Legislation now targets medical workers who fail, refuse drug tests

NASHVILLE, TN (WJHL) – Legislation aimed at preventing drug-addicted healthcare workers from putting Tennesseans at risk could move forward next week, but not before lawmakers file an amendment.

Sen. Rusty Crowe (R), District 3, filed the legislation after our investigation uncovered disciplinary delays. His legislation would require the state to take emergency action and suspend a healthcare worker’s license when that person fails a drug test without proof of a legitimate prescription.

An amendment to the bill would target those who refuse drug tests.

“Employers of licensed health care professionals would now be required to report the failure or refusal to take a drug test to the Health Department and the appropriate board,” Senate Health and Welfare Committee Research Analyst Logan Grant said. “When that report is received by the Department of Health, if there are aggravating circumstances that demonstrate the provider is an immediate threat to their patients, the Chief Medical Officer will immediately suspend their license. If there are no additional aggravating factors beyond the drug test, the provider must either immediately submit to and comply with a drug treatment program or lose their license.”

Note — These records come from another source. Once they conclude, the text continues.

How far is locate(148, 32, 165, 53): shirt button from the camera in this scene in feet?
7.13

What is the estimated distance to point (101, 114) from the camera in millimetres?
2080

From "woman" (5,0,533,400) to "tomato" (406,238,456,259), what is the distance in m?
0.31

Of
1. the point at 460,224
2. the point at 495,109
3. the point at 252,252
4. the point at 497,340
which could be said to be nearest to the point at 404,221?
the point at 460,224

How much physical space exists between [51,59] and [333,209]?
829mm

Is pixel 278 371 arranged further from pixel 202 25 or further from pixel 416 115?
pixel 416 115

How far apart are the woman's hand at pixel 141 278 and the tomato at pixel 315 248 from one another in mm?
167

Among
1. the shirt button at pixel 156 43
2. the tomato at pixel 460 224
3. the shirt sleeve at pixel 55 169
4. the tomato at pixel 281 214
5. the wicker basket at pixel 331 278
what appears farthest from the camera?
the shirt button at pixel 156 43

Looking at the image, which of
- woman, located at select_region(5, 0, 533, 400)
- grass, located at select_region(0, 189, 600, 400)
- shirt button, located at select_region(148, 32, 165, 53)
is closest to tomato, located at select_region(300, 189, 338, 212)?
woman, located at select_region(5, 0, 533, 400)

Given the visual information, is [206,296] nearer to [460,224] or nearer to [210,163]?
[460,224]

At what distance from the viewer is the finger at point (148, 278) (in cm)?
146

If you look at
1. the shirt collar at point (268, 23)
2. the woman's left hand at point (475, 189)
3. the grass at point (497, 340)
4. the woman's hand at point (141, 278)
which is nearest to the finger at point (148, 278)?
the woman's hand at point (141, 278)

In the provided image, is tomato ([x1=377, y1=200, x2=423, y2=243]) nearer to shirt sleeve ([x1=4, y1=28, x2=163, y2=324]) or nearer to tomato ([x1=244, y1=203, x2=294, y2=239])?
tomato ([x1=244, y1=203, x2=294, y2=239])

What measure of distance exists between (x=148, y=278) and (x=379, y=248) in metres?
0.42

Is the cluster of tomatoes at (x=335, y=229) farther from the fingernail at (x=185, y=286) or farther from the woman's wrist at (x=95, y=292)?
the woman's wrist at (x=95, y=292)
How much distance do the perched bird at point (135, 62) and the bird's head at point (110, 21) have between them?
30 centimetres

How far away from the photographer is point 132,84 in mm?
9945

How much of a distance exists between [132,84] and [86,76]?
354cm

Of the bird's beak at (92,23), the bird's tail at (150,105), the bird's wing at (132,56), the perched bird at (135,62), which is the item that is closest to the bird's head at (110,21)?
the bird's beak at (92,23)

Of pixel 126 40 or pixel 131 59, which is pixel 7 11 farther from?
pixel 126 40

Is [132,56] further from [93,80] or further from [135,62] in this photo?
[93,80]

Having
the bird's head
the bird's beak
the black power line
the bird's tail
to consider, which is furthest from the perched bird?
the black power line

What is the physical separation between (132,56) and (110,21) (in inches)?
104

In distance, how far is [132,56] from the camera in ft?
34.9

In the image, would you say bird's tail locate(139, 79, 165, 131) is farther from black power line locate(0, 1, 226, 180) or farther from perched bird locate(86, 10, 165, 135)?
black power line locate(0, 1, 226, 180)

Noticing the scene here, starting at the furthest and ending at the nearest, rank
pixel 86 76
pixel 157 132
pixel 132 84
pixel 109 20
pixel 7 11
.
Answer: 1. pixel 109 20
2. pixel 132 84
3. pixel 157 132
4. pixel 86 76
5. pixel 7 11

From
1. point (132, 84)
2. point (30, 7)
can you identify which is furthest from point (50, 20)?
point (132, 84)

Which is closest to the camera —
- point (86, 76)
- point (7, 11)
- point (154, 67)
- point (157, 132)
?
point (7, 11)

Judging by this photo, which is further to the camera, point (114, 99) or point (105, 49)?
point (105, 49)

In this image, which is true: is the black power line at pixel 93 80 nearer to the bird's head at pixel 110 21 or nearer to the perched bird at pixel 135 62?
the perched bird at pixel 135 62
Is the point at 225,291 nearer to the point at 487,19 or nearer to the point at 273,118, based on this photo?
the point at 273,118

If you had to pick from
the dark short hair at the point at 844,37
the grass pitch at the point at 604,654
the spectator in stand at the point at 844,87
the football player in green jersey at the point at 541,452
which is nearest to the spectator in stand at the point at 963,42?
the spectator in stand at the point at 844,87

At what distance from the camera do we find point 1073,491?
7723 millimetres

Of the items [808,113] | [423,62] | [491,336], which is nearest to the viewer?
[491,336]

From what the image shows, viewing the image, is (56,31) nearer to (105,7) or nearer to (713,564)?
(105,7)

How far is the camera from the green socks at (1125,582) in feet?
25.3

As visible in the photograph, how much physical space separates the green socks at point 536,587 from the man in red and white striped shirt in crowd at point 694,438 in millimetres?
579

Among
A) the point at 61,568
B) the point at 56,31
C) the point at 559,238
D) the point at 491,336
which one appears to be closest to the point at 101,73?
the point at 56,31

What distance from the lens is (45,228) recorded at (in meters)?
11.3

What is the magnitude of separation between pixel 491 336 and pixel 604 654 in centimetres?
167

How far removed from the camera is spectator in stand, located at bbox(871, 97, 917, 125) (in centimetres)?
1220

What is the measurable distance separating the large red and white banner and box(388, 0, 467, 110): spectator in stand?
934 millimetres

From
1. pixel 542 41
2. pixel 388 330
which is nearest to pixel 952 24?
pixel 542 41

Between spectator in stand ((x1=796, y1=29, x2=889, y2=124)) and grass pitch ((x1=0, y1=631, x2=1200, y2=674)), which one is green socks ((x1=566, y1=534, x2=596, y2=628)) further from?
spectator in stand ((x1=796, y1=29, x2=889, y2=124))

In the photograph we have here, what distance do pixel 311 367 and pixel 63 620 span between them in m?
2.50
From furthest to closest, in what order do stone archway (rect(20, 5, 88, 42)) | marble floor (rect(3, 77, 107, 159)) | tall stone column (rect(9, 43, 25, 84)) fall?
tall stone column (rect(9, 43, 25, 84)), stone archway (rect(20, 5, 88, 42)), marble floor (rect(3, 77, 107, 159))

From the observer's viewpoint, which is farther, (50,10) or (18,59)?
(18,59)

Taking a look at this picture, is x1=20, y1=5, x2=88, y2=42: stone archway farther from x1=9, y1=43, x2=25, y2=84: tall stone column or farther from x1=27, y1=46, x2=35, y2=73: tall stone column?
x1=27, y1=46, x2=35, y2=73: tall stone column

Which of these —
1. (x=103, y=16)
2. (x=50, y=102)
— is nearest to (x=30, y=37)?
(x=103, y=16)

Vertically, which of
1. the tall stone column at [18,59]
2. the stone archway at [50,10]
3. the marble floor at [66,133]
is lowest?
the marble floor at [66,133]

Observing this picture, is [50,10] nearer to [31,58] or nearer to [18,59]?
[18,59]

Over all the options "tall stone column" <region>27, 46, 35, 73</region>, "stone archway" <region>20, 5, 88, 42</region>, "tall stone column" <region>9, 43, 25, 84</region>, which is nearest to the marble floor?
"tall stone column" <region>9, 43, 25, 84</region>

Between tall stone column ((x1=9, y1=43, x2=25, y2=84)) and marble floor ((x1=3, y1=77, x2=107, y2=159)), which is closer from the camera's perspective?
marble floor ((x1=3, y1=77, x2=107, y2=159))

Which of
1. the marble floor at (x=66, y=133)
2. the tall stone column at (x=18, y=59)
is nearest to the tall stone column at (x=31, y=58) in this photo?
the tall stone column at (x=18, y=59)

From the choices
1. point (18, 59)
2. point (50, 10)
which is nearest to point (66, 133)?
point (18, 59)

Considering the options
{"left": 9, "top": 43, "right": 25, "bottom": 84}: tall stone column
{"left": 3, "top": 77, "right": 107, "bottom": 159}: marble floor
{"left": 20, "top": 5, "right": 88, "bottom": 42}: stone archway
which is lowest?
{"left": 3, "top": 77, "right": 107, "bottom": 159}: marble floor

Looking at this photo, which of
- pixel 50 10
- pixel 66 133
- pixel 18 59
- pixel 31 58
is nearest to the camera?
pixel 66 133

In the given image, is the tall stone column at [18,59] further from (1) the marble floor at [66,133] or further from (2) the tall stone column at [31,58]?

If the bill passes, Sen. Crowe’s staff believes the legislation could be the first of its kind nationwide.

“Once this amendment is worked out, we will have a good balance between protecting patients and compelling providers with addictions to seek the necessary treatment,” Sen. Crowe said. “Previously, we had to rely on complaints to restrict a provider’s license because there was no mandate to report. With this amendment, for the first time we will hopefully identify providers with drug addictions before an incident occurs which could harm a patient.”

In instances where hospitals did file complaints with the state, our investigation found cases where nurses kept their licenses and found new jobs during the state’s lengthy investigation.

The Senate Health and Welfare Committee is expected to debate the bill Monday.